The Unstable Ecosoma
Virtuality and Ethics of the Immune Body
Abstract
This paper investigates the concept of the virtual and its relationship to ethics, focusing on how it defines selfhood and individuality. First, the author examines the conceptualization of the virtual in contemporary philosophy. The author then shows how the ethics of the virtual deconstruct the dichotomy of subject/world and reveal the ontological field of peaceful coexistence of various forms and ways of life. The author argues that the world where the virtual is more primordial than the actual is decentralized and not focused on the human understanding of reality, and that human reality within it is nothing but a product of non-human processes.
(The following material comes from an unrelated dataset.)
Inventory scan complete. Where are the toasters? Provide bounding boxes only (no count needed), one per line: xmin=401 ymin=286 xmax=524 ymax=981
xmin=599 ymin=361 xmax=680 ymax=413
Next, the author turns to the enactivist concept of immunity and explores Francisco Varela's idea of virtual, impersonal selves as constituents of the psychosocial human «I». In this perspective, the author argues that organic autonomy is not a product of aggressive differentiation or defense of oneself from others but a dynamic interaction process that questions the idea of atomized, egocentric individuality. The author then highlights the individuation of the individual and how it involves them in the material processes of the body, environment, and technology, testifying to the primacy of the virtual over the actual. This lays the foundation for bioethics of peaceful coexistence of interacting living systems immersed in life-worlds, contrasted with the necropolitics of current social interactions.